* TASK TO CARRY OUT *
Write the records below out again exactly as given, with no images.
========================
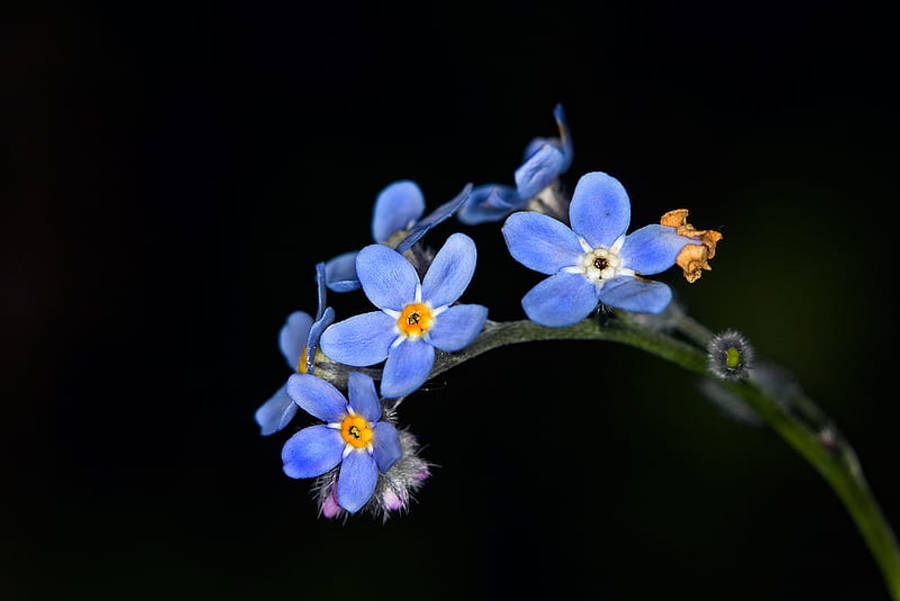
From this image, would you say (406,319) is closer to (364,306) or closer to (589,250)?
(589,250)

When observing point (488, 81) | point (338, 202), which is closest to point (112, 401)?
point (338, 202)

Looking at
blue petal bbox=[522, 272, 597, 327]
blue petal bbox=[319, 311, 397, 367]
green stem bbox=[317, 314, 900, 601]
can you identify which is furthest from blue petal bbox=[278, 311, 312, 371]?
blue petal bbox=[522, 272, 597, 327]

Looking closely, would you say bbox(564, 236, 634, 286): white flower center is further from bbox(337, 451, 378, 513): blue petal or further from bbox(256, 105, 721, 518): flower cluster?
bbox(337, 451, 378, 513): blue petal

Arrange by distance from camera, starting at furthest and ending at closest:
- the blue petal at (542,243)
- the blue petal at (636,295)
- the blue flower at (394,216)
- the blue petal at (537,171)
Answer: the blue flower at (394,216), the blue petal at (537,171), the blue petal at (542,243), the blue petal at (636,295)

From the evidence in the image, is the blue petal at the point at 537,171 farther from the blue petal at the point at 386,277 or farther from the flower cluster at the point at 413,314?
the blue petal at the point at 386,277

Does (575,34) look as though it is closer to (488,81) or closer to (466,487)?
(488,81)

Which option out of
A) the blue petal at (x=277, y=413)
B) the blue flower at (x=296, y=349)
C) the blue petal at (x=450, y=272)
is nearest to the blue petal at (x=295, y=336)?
========================
* CORRECT ANSWER *
From this image, would you say (406,319) is closer to (364,306) or closer to (589,250)?
(589,250)

When observing point (488, 81) | point (338, 202), which is closest to point (112, 401)?
point (338, 202)

Looking at
blue petal bbox=[522, 272, 597, 327]
blue petal bbox=[319, 311, 397, 367]
green stem bbox=[317, 314, 900, 601]
can you identify which is furthest from blue petal bbox=[278, 311, 312, 371]?
blue petal bbox=[522, 272, 597, 327]

Looking closely, would you say bbox(564, 236, 634, 286): white flower center is further from bbox(337, 451, 378, 513): blue petal or further from bbox(256, 105, 721, 518): flower cluster?
bbox(337, 451, 378, 513): blue petal

Arrange by distance from camera, starting at furthest and ending at closest:
- the blue petal at (542,243)
- the blue petal at (636,295)
- the blue flower at (394,216)
- the blue petal at (537,171)
Answer: the blue flower at (394,216), the blue petal at (537,171), the blue petal at (542,243), the blue petal at (636,295)

From the evidence in the image, is the blue petal at the point at 537,171 farther from the blue petal at the point at 386,277 or farther from the flower cluster at the point at 413,314?
the blue petal at the point at 386,277

Does (575,34) look as though it is closer to (488,81) or closer to (466,487)?
(488,81)

Which option out of
A) the blue petal at (x=277, y=413)
B) the blue flower at (x=296, y=349)
C) the blue petal at (x=450, y=272)
is nearest to the blue petal at (x=295, y=336)?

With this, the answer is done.